Following the Government’s Red Tape Challenge (RTC) in 2010, the Department for Business Innovation and Skills (BIS) on Thursday 11th April completed its collection of feedback from recruiters for the ‘Consultation on reforming the regulatory framework for employment agencies and employment businesses’. 

Meridian welcomes the BIS consultation on Conduct Regulations, but any changes should relieve the administrational burden for recruiters, while maintaining protection for workers.

While the goal of the review, to cut unnecessary red tape, is something we’ve long sought for, there are concerns that the consultation is concentrating on the wrong areas.

One of the primary goals highlighted by BIS, for example, is to reinforce the principle that employment businesses and agencies are restricted from charging fees to work-seekers. But this matter is already clear cut; fees to workers to find work are not allowed and any agencies doing so are flouting the law.
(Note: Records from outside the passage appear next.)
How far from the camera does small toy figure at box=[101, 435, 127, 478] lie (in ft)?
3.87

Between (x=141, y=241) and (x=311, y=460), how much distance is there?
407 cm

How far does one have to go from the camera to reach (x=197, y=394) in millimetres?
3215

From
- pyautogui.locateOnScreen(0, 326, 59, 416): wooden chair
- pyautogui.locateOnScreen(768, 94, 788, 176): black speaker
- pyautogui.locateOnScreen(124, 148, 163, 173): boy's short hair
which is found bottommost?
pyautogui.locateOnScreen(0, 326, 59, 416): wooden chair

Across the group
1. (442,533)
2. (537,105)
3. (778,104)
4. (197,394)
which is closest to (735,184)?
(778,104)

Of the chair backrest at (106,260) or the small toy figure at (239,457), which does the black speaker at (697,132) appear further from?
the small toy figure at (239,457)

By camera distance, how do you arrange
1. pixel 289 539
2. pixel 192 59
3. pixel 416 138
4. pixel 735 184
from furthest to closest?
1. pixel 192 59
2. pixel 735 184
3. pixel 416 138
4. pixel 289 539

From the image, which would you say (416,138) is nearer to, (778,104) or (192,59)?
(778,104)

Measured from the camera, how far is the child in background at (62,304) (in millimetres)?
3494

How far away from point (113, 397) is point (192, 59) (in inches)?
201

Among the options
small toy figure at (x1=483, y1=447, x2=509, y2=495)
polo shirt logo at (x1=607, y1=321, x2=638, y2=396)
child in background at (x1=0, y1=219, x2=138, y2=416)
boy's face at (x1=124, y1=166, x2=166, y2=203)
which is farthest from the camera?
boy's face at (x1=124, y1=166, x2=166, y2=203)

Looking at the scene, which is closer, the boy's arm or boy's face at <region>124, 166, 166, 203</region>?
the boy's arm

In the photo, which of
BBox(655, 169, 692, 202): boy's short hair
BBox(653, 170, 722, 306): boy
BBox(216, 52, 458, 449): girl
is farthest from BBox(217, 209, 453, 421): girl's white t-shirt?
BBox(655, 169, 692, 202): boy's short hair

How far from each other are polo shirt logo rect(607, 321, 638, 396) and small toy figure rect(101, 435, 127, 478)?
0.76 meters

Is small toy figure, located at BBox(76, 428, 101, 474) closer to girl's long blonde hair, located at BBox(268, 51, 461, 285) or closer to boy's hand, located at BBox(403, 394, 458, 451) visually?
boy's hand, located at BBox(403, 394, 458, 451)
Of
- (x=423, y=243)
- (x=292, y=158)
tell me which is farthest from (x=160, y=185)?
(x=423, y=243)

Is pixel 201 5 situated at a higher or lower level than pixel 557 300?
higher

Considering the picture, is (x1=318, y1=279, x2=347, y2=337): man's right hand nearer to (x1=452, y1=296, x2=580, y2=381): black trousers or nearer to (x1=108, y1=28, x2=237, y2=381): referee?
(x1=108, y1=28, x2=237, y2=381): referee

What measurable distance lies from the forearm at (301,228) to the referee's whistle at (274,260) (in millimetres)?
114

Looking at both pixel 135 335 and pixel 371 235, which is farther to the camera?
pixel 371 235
Similarly, efforts to ensure that contracts between workers and recruitment firms do not hinder their movement between jobs and that temp-to-perm transfer fees are reasonable are wholly unnecessary. AWR deals with equal treatment and the requirement to be advised of roles within a client company at length. To my mind, the current rules for temp to perm fees are fine and reasonable.

One area of paramount importance though is the concentration on increasing clarity over who is responsible for paying temporary workers for the work they have done. As we all know, the recruitment industry has changed massively since the legislation we are held to now was brought in. When the Employment Agencies Act 1973, and even the Conduct of Employment Agencies and Employment Businesses Regulations 2003, were introduced, fewer companies in the supply chain meant it was pretty clear who was responsible. The agency would be paying the worker as the company that contracted and the end hirer was responsible for directing, supervising and controlling the worker. Today though, the supply chain can become incredibly convoluted, as multiple intermediary companies, agencies and umbrella organisations potentially cloud the key question of ultimate responsibility. Some workers get confused over who they are actually contracted with and generally think they are contracted by the agency that has found them work, but this is not always the case. Employment agencies should not be responsible for the payment of workers where the employee is contracted by another company, such as an umbrella company. Mandatory guidelines enforcing a clarification of responsibility would be welcomed, but again care must be taken that this does not increase red tape.  

Of the areas highlighted by BIS for review, I think the whole notion of self-regulation and data sharing is particularly nonsensical, a misleading solution that should be abandoned. As Meridian has maintained across the influx of government legislation over recent years, the only effective way to police agencies, some of which flout regulations even with a disciplinary body in place, is through more thorough external inspections that carry significant consequences for non-compliance. Abandoning the ESA in favour of the proposed approach would not only be foolhardy, it would increase the administrative burden on agencies – the very reverse of what it’s supposedly setting out to do.